PAGE EXTRACT
Daniel_Burfoot comments on K-complexity of everyday things - Less Wrong

11 Post author: cousin_it 04 December 2011 02:54PM

You are viewing a comment permalink. View the original post to see all comments and the full post content.

Comments (16)

You are viewing a single comment's thread.

Comment author: Daniel_Burfoot 05 December 2011 02:48:54AM 0 points [-]

It contains lots of patterns making it easy to compress using a regular archiver, but can we do much better than that?

We can do a little bit better but not much better. We can use some tricks like dictionaries, PCFG grammars, and so on, but there's just a hard limit to how much we will be able to achieve, because we need to pay a model-specification cost to encode the dictionary or grammar, and a single novel just isn't all that long.

What I think is interesting is what happens when we consider larger datasets. What is the K-complexity of all the books in the library of Congress? Here we should be able to do much better by using a specialized compressor than by using a regular archiver. Because now we can afford to use all kinds of high-concept tricks, because the cost of encoding those tricks will be amortized over a far larger dataset.

Comment author: cousin_it 05 December 2011 02:56:53AM 2 points [-]

Simulating the universe seems to be the ultimate "high-concept trick". I wonder how much data you need before it starts to pay off. How do I even go about estimating the answer to such a question?

Comment author: wedrifid 05 December 2011 03:32:29AM 2 points [-]

Simulating the universe seems to be the ultimate "high-concept trick". I wonder how much data you need before it starts to pay off.

It would seem that such a trick would usually only provide minimal assistance. After all, more can be said of a single library of congress than of all libraries of congress in a Tegmark level 1 simulation!

I confess I'm a little confused by the question here. Doesn't K-complexity have to be relative to some base language? Normally that's a trivial detail but when we get to the level of deciding whether or not to use a specification of the universe as an optimization technique it becomes rather salient.

Comment author: cousin_it 05 December 2011 03:51:48AM *  2 points [-]

Doesn't K-complexity have to be relative to some base language? Normally that's a trivial detail but when we get to the level of deciding whether or not to use a specification of the universe as an optimization technique it becomes rather salient.

Why? As long as the translator between two different base languages is much smaller than Finnegans Wake, I don't see the problem.

It would seem that such a trick would usually only provide minimal assistance. After all, more can be said of a single library of congress than of all libraries of congress in a Tegmark level 1 simulation!

CHALLENGES
1. Answer these questions about the K-complexity thread, one answer per line, marked as the questions are.
(a) According to Daniel_Burfoot, what cost limits how much better than a regular archiver a single novel can be compressed?
(b) What does cousin_it call the ultimate "high-concept trick"?
(c) Under what condition does cousin_it see no problem with K-complexity being relative to a base language?
2. Write the next part of the K-complexity thread, beginning after its final sentence.

SUPPLIED INFORMATION
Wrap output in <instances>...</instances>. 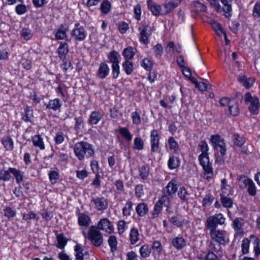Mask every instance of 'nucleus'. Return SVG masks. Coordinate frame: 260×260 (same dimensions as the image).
Listing matches in <instances>:
<instances>
[{
  "mask_svg": "<svg viewBox=\"0 0 260 260\" xmlns=\"http://www.w3.org/2000/svg\"><path fill=\"white\" fill-rule=\"evenodd\" d=\"M76 156L79 160H83L85 157L90 158L94 155L93 146L85 141H81L76 143L74 147Z\"/></svg>",
  "mask_w": 260,
  "mask_h": 260,
  "instance_id": "nucleus-1",
  "label": "nucleus"
},
{
  "mask_svg": "<svg viewBox=\"0 0 260 260\" xmlns=\"http://www.w3.org/2000/svg\"><path fill=\"white\" fill-rule=\"evenodd\" d=\"M225 218L221 213H216L207 218L205 225L210 231L216 230L218 224L222 225L225 222Z\"/></svg>",
  "mask_w": 260,
  "mask_h": 260,
  "instance_id": "nucleus-2",
  "label": "nucleus"
},
{
  "mask_svg": "<svg viewBox=\"0 0 260 260\" xmlns=\"http://www.w3.org/2000/svg\"><path fill=\"white\" fill-rule=\"evenodd\" d=\"M88 239L95 247L101 246L103 243V235L94 225L90 226L88 233Z\"/></svg>",
  "mask_w": 260,
  "mask_h": 260,
  "instance_id": "nucleus-3",
  "label": "nucleus"
},
{
  "mask_svg": "<svg viewBox=\"0 0 260 260\" xmlns=\"http://www.w3.org/2000/svg\"><path fill=\"white\" fill-rule=\"evenodd\" d=\"M71 35L76 41L81 42L86 39L87 33L84 27L77 22L75 23L74 28L71 31Z\"/></svg>",
  "mask_w": 260,
  "mask_h": 260,
  "instance_id": "nucleus-4",
  "label": "nucleus"
},
{
  "mask_svg": "<svg viewBox=\"0 0 260 260\" xmlns=\"http://www.w3.org/2000/svg\"><path fill=\"white\" fill-rule=\"evenodd\" d=\"M211 141L213 145L217 151H219L222 156L225 155L226 149L224 140L218 135H212L211 137Z\"/></svg>",
  "mask_w": 260,
  "mask_h": 260,
  "instance_id": "nucleus-5",
  "label": "nucleus"
},
{
  "mask_svg": "<svg viewBox=\"0 0 260 260\" xmlns=\"http://www.w3.org/2000/svg\"><path fill=\"white\" fill-rule=\"evenodd\" d=\"M211 239L221 245H226L229 243V239L225 235L224 231L213 230L210 231Z\"/></svg>",
  "mask_w": 260,
  "mask_h": 260,
  "instance_id": "nucleus-6",
  "label": "nucleus"
},
{
  "mask_svg": "<svg viewBox=\"0 0 260 260\" xmlns=\"http://www.w3.org/2000/svg\"><path fill=\"white\" fill-rule=\"evenodd\" d=\"M140 32V42L145 45H147L149 43V37L151 36L152 30L146 24H143L141 27L138 28Z\"/></svg>",
  "mask_w": 260,
  "mask_h": 260,
  "instance_id": "nucleus-7",
  "label": "nucleus"
},
{
  "mask_svg": "<svg viewBox=\"0 0 260 260\" xmlns=\"http://www.w3.org/2000/svg\"><path fill=\"white\" fill-rule=\"evenodd\" d=\"M91 201L93 203L94 208L97 211H103L108 207V200L103 196L92 198Z\"/></svg>",
  "mask_w": 260,
  "mask_h": 260,
  "instance_id": "nucleus-8",
  "label": "nucleus"
},
{
  "mask_svg": "<svg viewBox=\"0 0 260 260\" xmlns=\"http://www.w3.org/2000/svg\"><path fill=\"white\" fill-rule=\"evenodd\" d=\"M147 4L148 9L151 12L153 15H164V14H162L164 11L162 5H158L152 0H147Z\"/></svg>",
  "mask_w": 260,
  "mask_h": 260,
  "instance_id": "nucleus-9",
  "label": "nucleus"
},
{
  "mask_svg": "<svg viewBox=\"0 0 260 260\" xmlns=\"http://www.w3.org/2000/svg\"><path fill=\"white\" fill-rule=\"evenodd\" d=\"M110 68L105 61H102L99 64V68L96 73V77L100 79H105L109 74Z\"/></svg>",
  "mask_w": 260,
  "mask_h": 260,
  "instance_id": "nucleus-10",
  "label": "nucleus"
},
{
  "mask_svg": "<svg viewBox=\"0 0 260 260\" xmlns=\"http://www.w3.org/2000/svg\"><path fill=\"white\" fill-rule=\"evenodd\" d=\"M98 230L104 231L107 233H111L113 231V226L112 222L106 218L101 219L98 222Z\"/></svg>",
  "mask_w": 260,
  "mask_h": 260,
  "instance_id": "nucleus-11",
  "label": "nucleus"
},
{
  "mask_svg": "<svg viewBox=\"0 0 260 260\" xmlns=\"http://www.w3.org/2000/svg\"><path fill=\"white\" fill-rule=\"evenodd\" d=\"M181 0H166L165 4L162 5L164 12L162 14L166 15L174 10L180 3Z\"/></svg>",
  "mask_w": 260,
  "mask_h": 260,
  "instance_id": "nucleus-12",
  "label": "nucleus"
},
{
  "mask_svg": "<svg viewBox=\"0 0 260 260\" xmlns=\"http://www.w3.org/2000/svg\"><path fill=\"white\" fill-rule=\"evenodd\" d=\"M151 151L152 152H156L159 149V135L157 131L153 129L150 135Z\"/></svg>",
  "mask_w": 260,
  "mask_h": 260,
  "instance_id": "nucleus-13",
  "label": "nucleus"
},
{
  "mask_svg": "<svg viewBox=\"0 0 260 260\" xmlns=\"http://www.w3.org/2000/svg\"><path fill=\"white\" fill-rule=\"evenodd\" d=\"M69 52L68 44L66 42H60L59 47L57 50V53L59 58L62 60H64L66 58Z\"/></svg>",
  "mask_w": 260,
  "mask_h": 260,
  "instance_id": "nucleus-14",
  "label": "nucleus"
},
{
  "mask_svg": "<svg viewBox=\"0 0 260 260\" xmlns=\"http://www.w3.org/2000/svg\"><path fill=\"white\" fill-rule=\"evenodd\" d=\"M177 190L178 187L175 181L171 180L166 186L164 193H167L168 196L173 199Z\"/></svg>",
  "mask_w": 260,
  "mask_h": 260,
  "instance_id": "nucleus-15",
  "label": "nucleus"
},
{
  "mask_svg": "<svg viewBox=\"0 0 260 260\" xmlns=\"http://www.w3.org/2000/svg\"><path fill=\"white\" fill-rule=\"evenodd\" d=\"M75 256L76 260H83L84 257L87 258L89 253L87 251L84 250L81 245L77 244L75 246Z\"/></svg>",
  "mask_w": 260,
  "mask_h": 260,
  "instance_id": "nucleus-16",
  "label": "nucleus"
},
{
  "mask_svg": "<svg viewBox=\"0 0 260 260\" xmlns=\"http://www.w3.org/2000/svg\"><path fill=\"white\" fill-rule=\"evenodd\" d=\"M46 108L53 111L59 110L62 106V102L58 98L50 100L47 104H45Z\"/></svg>",
  "mask_w": 260,
  "mask_h": 260,
  "instance_id": "nucleus-17",
  "label": "nucleus"
},
{
  "mask_svg": "<svg viewBox=\"0 0 260 260\" xmlns=\"http://www.w3.org/2000/svg\"><path fill=\"white\" fill-rule=\"evenodd\" d=\"M189 195L190 193L184 186L180 187L177 192L178 197L182 203H188Z\"/></svg>",
  "mask_w": 260,
  "mask_h": 260,
  "instance_id": "nucleus-18",
  "label": "nucleus"
},
{
  "mask_svg": "<svg viewBox=\"0 0 260 260\" xmlns=\"http://www.w3.org/2000/svg\"><path fill=\"white\" fill-rule=\"evenodd\" d=\"M103 117L102 114L97 111H92L89 117L88 122L91 125L97 124Z\"/></svg>",
  "mask_w": 260,
  "mask_h": 260,
  "instance_id": "nucleus-19",
  "label": "nucleus"
},
{
  "mask_svg": "<svg viewBox=\"0 0 260 260\" xmlns=\"http://www.w3.org/2000/svg\"><path fill=\"white\" fill-rule=\"evenodd\" d=\"M139 175L141 179L146 180L148 179L150 168L148 164H145L138 167Z\"/></svg>",
  "mask_w": 260,
  "mask_h": 260,
  "instance_id": "nucleus-20",
  "label": "nucleus"
},
{
  "mask_svg": "<svg viewBox=\"0 0 260 260\" xmlns=\"http://www.w3.org/2000/svg\"><path fill=\"white\" fill-rule=\"evenodd\" d=\"M136 212L139 217L144 216L148 214V207L145 203H139L136 207Z\"/></svg>",
  "mask_w": 260,
  "mask_h": 260,
  "instance_id": "nucleus-21",
  "label": "nucleus"
},
{
  "mask_svg": "<svg viewBox=\"0 0 260 260\" xmlns=\"http://www.w3.org/2000/svg\"><path fill=\"white\" fill-rule=\"evenodd\" d=\"M10 171L11 172V174L13 175L17 184H21L23 181L24 177V172L15 168H12V169L10 170Z\"/></svg>",
  "mask_w": 260,
  "mask_h": 260,
  "instance_id": "nucleus-22",
  "label": "nucleus"
},
{
  "mask_svg": "<svg viewBox=\"0 0 260 260\" xmlns=\"http://www.w3.org/2000/svg\"><path fill=\"white\" fill-rule=\"evenodd\" d=\"M172 244L176 249H181L186 245V242L182 237H177L173 239Z\"/></svg>",
  "mask_w": 260,
  "mask_h": 260,
  "instance_id": "nucleus-23",
  "label": "nucleus"
},
{
  "mask_svg": "<svg viewBox=\"0 0 260 260\" xmlns=\"http://www.w3.org/2000/svg\"><path fill=\"white\" fill-rule=\"evenodd\" d=\"M226 194L220 193V202L224 208L230 209L233 207V200L228 197Z\"/></svg>",
  "mask_w": 260,
  "mask_h": 260,
  "instance_id": "nucleus-24",
  "label": "nucleus"
},
{
  "mask_svg": "<svg viewBox=\"0 0 260 260\" xmlns=\"http://www.w3.org/2000/svg\"><path fill=\"white\" fill-rule=\"evenodd\" d=\"M107 57L112 64H118L120 62V55L115 50H113L109 52Z\"/></svg>",
  "mask_w": 260,
  "mask_h": 260,
  "instance_id": "nucleus-25",
  "label": "nucleus"
},
{
  "mask_svg": "<svg viewBox=\"0 0 260 260\" xmlns=\"http://www.w3.org/2000/svg\"><path fill=\"white\" fill-rule=\"evenodd\" d=\"M260 104L258 98H255L252 102L250 103V105L248 107L249 112L253 115H257L258 113Z\"/></svg>",
  "mask_w": 260,
  "mask_h": 260,
  "instance_id": "nucleus-26",
  "label": "nucleus"
},
{
  "mask_svg": "<svg viewBox=\"0 0 260 260\" xmlns=\"http://www.w3.org/2000/svg\"><path fill=\"white\" fill-rule=\"evenodd\" d=\"M229 112L233 116H238L240 113L237 102L234 99H232L231 104L229 105Z\"/></svg>",
  "mask_w": 260,
  "mask_h": 260,
  "instance_id": "nucleus-27",
  "label": "nucleus"
},
{
  "mask_svg": "<svg viewBox=\"0 0 260 260\" xmlns=\"http://www.w3.org/2000/svg\"><path fill=\"white\" fill-rule=\"evenodd\" d=\"M2 142L4 147L8 151L13 149L14 143L12 138L9 136L4 137L2 138Z\"/></svg>",
  "mask_w": 260,
  "mask_h": 260,
  "instance_id": "nucleus-28",
  "label": "nucleus"
},
{
  "mask_svg": "<svg viewBox=\"0 0 260 260\" xmlns=\"http://www.w3.org/2000/svg\"><path fill=\"white\" fill-rule=\"evenodd\" d=\"M78 221L79 225L87 227L91 222V219L88 215L81 213L78 216Z\"/></svg>",
  "mask_w": 260,
  "mask_h": 260,
  "instance_id": "nucleus-29",
  "label": "nucleus"
},
{
  "mask_svg": "<svg viewBox=\"0 0 260 260\" xmlns=\"http://www.w3.org/2000/svg\"><path fill=\"white\" fill-rule=\"evenodd\" d=\"M57 244L56 247L60 249H63L68 242L67 239L63 234H56Z\"/></svg>",
  "mask_w": 260,
  "mask_h": 260,
  "instance_id": "nucleus-30",
  "label": "nucleus"
},
{
  "mask_svg": "<svg viewBox=\"0 0 260 260\" xmlns=\"http://www.w3.org/2000/svg\"><path fill=\"white\" fill-rule=\"evenodd\" d=\"M34 117L32 109L27 106L24 109L22 119L25 122H31Z\"/></svg>",
  "mask_w": 260,
  "mask_h": 260,
  "instance_id": "nucleus-31",
  "label": "nucleus"
},
{
  "mask_svg": "<svg viewBox=\"0 0 260 260\" xmlns=\"http://www.w3.org/2000/svg\"><path fill=\"white\" fill-rule=\"evenodd\" d=\"M32 141L33 145L36 147H39L41 150L45 149V145L43 142V138L40 135H35L32 137Z\"/></svg>",
  "mask_w": 260,
  "mask_h": 260,
  "instance_id": "nucleus-32",
  "label": "nucleus"
},
{
  "mask_svg": "<svg viewBox=\"0 0 260 260\" xmlns=\"http://www.w3.org/2000/svg\"><path fill=\"white\" fill-rule=\"evenodd\" d=\"M134 49L131 46H129L123 50L122 52V55L125 59V60H130L133 58L134 55H135V52L134 51Z\"/></svg>",
  "mask_w": 260,
  "mask_h": 260,
  "instance_id": "nucleus-33",
  "label": "nucleus"
},
{
  "mask_svg": "<svg viewBox=\"0 0 260 260\" xmlns=\"http://www.w3.org/2000/svg\"><path fill=\"white\" fill-rule=\"evenodd\" d=\"M169 221L174 225L178 228L182 226L184 223L182 217L178 214H176L175 216L171 217L169 219Z\"/></svg>",
  "mask_w": 260,
  "mask_h": 260,
  "instance_id": "nucleus-34",
  "label": "nucleus"
},
{
  "mask_svg": "<svg viewBox=\"0 0 260 260\" xmlns=\"http://www.w3.org/2000/svg\"><path fill=\"white\" fill-rule=\"evenodd\" d=\"M180 165V160L178 157L174 156H171L168 162V168L171 170H173L178 167Z\"/></svg>",
  "mask_w": 260,
  "mask_h": 260,
  "instance_id": "nucleus-35",
  "label": "nucleus"
},
{
  "mask_svg": "<svg viewBox=\"0 0 260 260\" xmlns=\"http://www.w3.org/2000/svg\"><path fill=\"white\" fill-rule=\"evenodd\" d=\"M139 236V233L138 230L135 228H132L129 233V239L131 244L134 245L138 241Z\"/></svg>",
  "mask_w": 260,
  "mask_h": 260,
  "instance_id": "nucleus-36",
  "label": "nucleus"
},
{
  "mask_svg": "<svg viewBox=\"0 0 260 260\" xmlns=\"http://www.w3.org/2000/svg\"><path fill=\"white\" fill-rule=\"evenodd\" d=\"M122 67L127 75H131L134 70L133 63L130 60H126L123 62Z\"/></svg>",
  "mask_w": 260,
  "mask_h": 260,
  "instance_id": "nucleus-37",
  "label": "nucleus"
},
{
  "mask_svg": "<svg viewBox=\"0 0 260 260\" xmlns=\"http://www.w3.org/2000/svg\"><path fill=\"white\" fill-rule=\"evenodd\" d=\"M233 141L235 146L241 147L245 143L243 137L238 134L233 135Z\"/></svg>",
  "mask_w": 260,
  "mask_h": 260,
  "instance_id": "nucleus-38",
  "label": "nucleus"
},
{
  "mask_svg": "<svg viewBox=\"0 0 260 260\" xmlns=\"http://www.w3.org/2000/svg\"><path fill=\"white\" fill-rule=\"evenodd\" d=\"M12 168L10 167L7 170H0V180L8 181L11 179L12 176L11 175V172L10 171V170Z\"/></svg>",
  "mask_w": 260,
  "mask_h": 260,
  "instance_id": "nucleus-39",
  "label": "nucleus"
},
{
  "mask_svg": "<svg viewBox=\"0 0 260 260\" xmlns=\"http://www.w3.org/2000/svg\"><path fill=\"white\" fill-rule=\"evenodd\" d=\"M199 146L202 151V153L199 155L198 158L199 159H202V158L203 156H205L206 154H208V151L209 148L207 142L205 141H201Z\"/></svg>",
  "mask_w": 260,
  "mask_h": 260,
  "instance_id": "nucleus-40",
  "label": "nucleus"
},
{
  "mask_svg": "<svg viewBox=\"0 0 260 260\" xmlns=\"http://www.w3.org/2000/svg\"><path fill=\"white\" fill-rule=\"evenodd\" d=\"M119 133L127 141L130 142L133 138V135L130 133L126 127H120L119 129Z\"/></svg>",
  "mask_w": 260,
  "mask_h": 260,
  "instance_id": "nucleus-41",
  "label": "nucleus"
},
{
  "mask_svg": "<svg viewBox=\"0 0 260 260\" xmlns=\"http://www.w3.org/2000/svg\"><path fill=\"white\" fill-rule=\"evenodd\" d=\"M108 242L111 248V251L113 252L117 249V241L115 236H110L108 239Z\"/></svg>",
  "mask_w": 260,
  "mask_h": 260,
  "instance_id": "nucleus-42",
  "label": "nucleus"
},
{
  "mask_svg": "<svg viewBox=\"0 0 260 260\" xmlns=\"http://www.w3.org/2000/svg\"><path fill=\"white\" fill-rule=\"evenodd\" d=\"M111 8V4L108 0H104L102 3L100 7L101 12L105 14H108Z\"/></svg>",
  "mask_w": 260,
  "mask_h": 260,
  "instance_id": "nucleus-43",
  "label": "nucleus"
},
{
  "mask_svg": "<svg viewBox=\"0 0 260 260\" xmlns=\"http://www.w3.org/2000/svg\"><path fill=\"white\" fill-rule=\"evenodd\" d=\"M21 37L25 40H30L33 36L31 30L28 28H23L20 32Z\"/></svg>",
  "mask_w": 260,
  "mask_h": 260,
  "instance_id": "nucleus-44",
  "label": "nucleus"
},
{
  "mask_svg": "<svg viewBox=\"0 0 260 260\" xmlns=\"http://www.w3.org/2000/svg\"><path fill=\"white\" fill-rule=\"evenodd\" d=\"M139 252L142 257L146 258L150 256L151 249L149 248L148 245H144L141 247Z\"/></svg>",
  "mask_w": 260,
  "mask_h": 260,
  "instance_id": "nucleus-45",
  "label": "nucleus"
},
{
  "mask_svg": "<svg viewBox=\"0 0 260 260\" xmlns=\"http://www.w3.org/2000/svg\"><path fill=\"white\" fill-rule=\"evenodd\" d=\"M168 144L170 149L174 152H177L179 149V146L177 142L173 137H169L168 139Z\"/></svg>",
  "mask_w": 260,
  "mask_h": 260,
  "instance_id": "nucleus-46",
  "label": "nucleus"
},
{
  "mask_svg": "<svg viewBox=\"0 0 260 260\" xmlns=\"http://www.w3.org/2000/svg\"><path fill=\"white\" fill-rule=\"evenodd\" d=\"M252 181V179L247 178L245 176H241L239 179V183L240 188L244 189Z\"/></svg>",
  "mask_w": 260,
  "mask_h": 260,
  "instance_id": "nucleus-47",
  "label": "nucleus"
},
{
  "mask_svg": "<svg viewBox=\"0 0 260 260\" xmlns=\"http://www.w3.org/2000/svg\"><path fill=\"white\" fill-rule=\"evenodd\" d=\"M133 203L128 201L122 209V214L123 216H129L132 210Z\"/></svg>",
  "mask_w": 260,
  "mask_h": 260,
  "instance_id": "nucleus-48",
  "label": "nucleus"
},
{
  "mask_svg": "<svg viewBox=\"0 0 260 260\" xmlns=\"http://www.w3.org/2000/svg\"><path fill=\"white\" fill-rule=\"evenodd\" d=\"M48 176L49 180L52 184L56 183L59 177L58 172L56 171H50L48 174Z\"/></svg>",
  "mask_w": 260,
  "mask_h": 260,
  "instance_id": "nucleus-49",
  "label": "nucleus"
},
{
  "mask_svg": "<svg viewBox=\"0 0 260 260\" xmlns=\"http://www.w3.org/2000/svg\"><path fill=\"white\" fill-rule=\"evenodd\" d=\"M35 218H37V220H38L39 217H37V214L33 211H30L28 213L22 214V219L27 223H30L31 219Z\"/></svg>",
  "mask_w": 260,
  "mask_h": 260,
  "instance_id": "nucleus-50",
  "label": "nucleus"
},
{
  "mask_svg": "<svg viewBox=\"0 0 260 260\" xmlns=\"http://www.w3.org/2000/svg\"><path fill=\"white\" fill-rule=\"evenodd\" d=\"M144 148V142L139 137H137L134 141V149L141 150Z\"/></svg>",
  "mask_w": 260,
  "mask_h": 260,
  "instance_id": "nucleus-51",
  "label": "nucleus"
},
{
  "mask_svg": "<svg viewBox=\"0 0 260 260\" xmlns=\"http://www.w3.org/2000/svg\"><path fill=\"white\" fill-rule=\"evenodd\" d=\"M4 212L5 216L8 218L14 217L16 215V211L11 207H6Z\"/></svg>",
  "mask_w": 260,
  "mask_h": 260,
  "instance_id": "nucleus-52",
  "label": "nucleus"
},
{
  "mask_svg": "<svg viewBox=\"0 0 260 260\" xmlns=\"http://www.w3.org/2000/svg\"><path fill=\"white\" fill-rule=\"evenodd\" d=\"M159 202H156L154 207V210L152 213V218H155L158 216L162 210V206Z\"/></svg>",
  "mask_w": 260,
  "mask_h": 260,
  "instance_id": "nucleus-53",
  "label": "nucleus"
},
{
  "mask_svg": "<svg viewBox=\"0 0 260 260\" xmlns=\"http://www.w3.org/2000/svg\"><path fill=\"white\" fill-rule=\"evenodd\" d=\"M199 160L200 161V164L203 167V169L204 170L205 173L207 174L213 173V169L211 167V164L205 165V162L202 160V159H199Z\"/></svg>",
  "mask_w": 260,
  "mask_h": 260,
  "instance_id": "nucleus-54",
  "label": "nucleus"
},
{
  "mask_svg": "<svg viewBox=\"0 0 260 260\" xmlns=\"http://www.w3.org/2000/svg\"><path fill=\"white\" fill-rule=\"evenodd\" d=\"M112 77L113 79H117L120 74V66L119 63L112 64Z\"/></svg>",
  "mask_w": 260,
  "mask_h": 260,
  "instance_id": "nucleus-55",
  "label": "nucleus"
},
{
  "mask_svg": "<svg viewBox=\"0 0 260 260\" xmlns=\"http://www.w3.org/2000/svg\"><path fill=\"white\" fill-rule=\"evenodd\" d=\"M141 66L147 71H150L153 66V63L148 58H144L143 60Z\"/></svg>",
  "mask_w": 260,
  "mask_h": 260,
  "instance_id": "nucleus-56",
  "label": "nucleus"
},
{
  "mask_svg": "<svg viewBox=\"0 0 260 260\" xmlns=\"http://www.w3.org/2000/svg\"><path fill=\"white\" fill-rule=\"evenodd\" d=\"M172 199L170 196H168L167 193H164L162 197L158 200L157 202H159L161 205H164L165 206L170 205V199Z\"/></svg>",
  "mask_w": 260,
  "mask_h": 260,
  "instance_id": "nucleus-57",
  "label": "nucleus"
},
{
  "mask_svg": "<svg viewBox=\"0 0 260 260\" xmlns=\"http://www.w3.org/2000/svg\"><path fill=\"white\" fill-rule=\"evenodd\" d=\"M64 140V135L61 132H58L56 134L54 137L55 144L59 145L61 144Z\"/></svg>",
  "mask_w": 260,
  "mask_h": 260,
  "instance_id": "nucleus-58",
  "label": "nucleus"
},
{
  "mask_svg": "<svg viewBox=\"0 0 260 260\" xmlns=\"http://www.w3.org/2000/svg\"><path fill=\"white\" fill-rule=\"evenodd\" d=\"M247 191L249 195L254 196L256 193V189L254 183L252 180L248 185Z\"/></svg>",
  "mask_w": 260,
  "mask_h": 260,
  "instance_id": "nucleus-59",
  "label": "nucleus"
},
{
  "mask_svg": "<svg viewBox=\"0 0 260 260\" xmlns=\"http://www.w3.org/2000/svg\"><path fill=\"white\" fill-rule=\"evenodd\" d=\"M67 37V32L61 30H56L55 33V38L56 40H62Z\"/></svg>",
  "mask_w": 260,
  "mask_h": 260,
  "instance_id": "nucleus-60",
  "label": "nucleus"
},
{
  "mask_svg": "<svg viewBox=\"0 0 260 260\" xmlns=\"http://www.w3.org/2000/svg\"><path fill=\"white\" fill-rule=\"evenodd\" d=\"M242 252L243 254H247L249 252V241L247 239H245L242 241Z\"/></svg>",
  "mask_w": 260,
  "mask_h": 260,
  "instance_id": "nucleus-61",
  "label": "nucleus"
},
{
  "mask_svg": "<svg viewBox=\"0 0 260 260\" xmlns=\"http://www.w3.org/2000/svg\"><path fill=\"white\" fill-rule=\"evenodd\" d=\"M75 123L74 128L75 130L80 129L81 127L83 125L84 119L82 116H79L75 118Z\"/></svg>",
  "mask_w": 260,
  "mask_h": 260,
  "instance_id": "nucleus-62",
  "label": "nucleus"
},
{
  "mask_svg": "<svg viewBox=\"0 0 260 260\" xmlns=\"http://www.w3.org/2000/svg\"><path fill=\"white\" fill-rule=\"evenodd\" d=\"M152 249L156 251L158 254L160 253L162 250V246L160 242L158 241H155L153 242L152 245Z\"/></svg>",
  "mask_w": 260,
  "mask_h": 260,
  "instance_id": "nucleus-63",
  "label": "nucleus"
},
{
  "mask_svg": "<svg viewBox=\"0 0 260 260\" xmlns=\"http://www.w3.org/2000/svg\"><path fill=\"white\" fill-rule=\"evenodd\" d=\"M252 15L254 17H260V3L256 2L253 7Z\"/></svg>",
  "mask_w": 260,
  "mask_h": 260,
  "instance_id": "nucleus-64",
  "label": "nucleus"
}]
</instances>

PER-TASK ANSWERS
1.
(a) The model-specification cost of encoding the dictionary or grammar.
(b) Simulating the universe.
(c) As long as the translator between the two base languages is much smaller than Finnegans Wake.

2.
That's true. I'm trying to understand if simulating our universe is ever the easiest way to recreate complex things, and from the comments it's seeming less and less likely. In particular, UDASSA presupposes that the easiest way to generate the state of a human mind is to simulate the universe and point to the mind within it, which might easily turn out to be false.

Comment author: wedrifid 05 December 2011 04:29:13AM 1 point [-]

Why? As long as the translator between two different base languages is much smaller than Finnegans Wake, I don't see the problem.

Because if we are deciding whether there are gains to be made by including a simulation of the universe in the compression algorithm. In that case the comparisons to be made are between the representation of a universe simulation, what efficiency this can gain compared to the base language and the translation cost between languages. Since we can expect any benefit to using a universe sim to be rather minimal this matters a lot!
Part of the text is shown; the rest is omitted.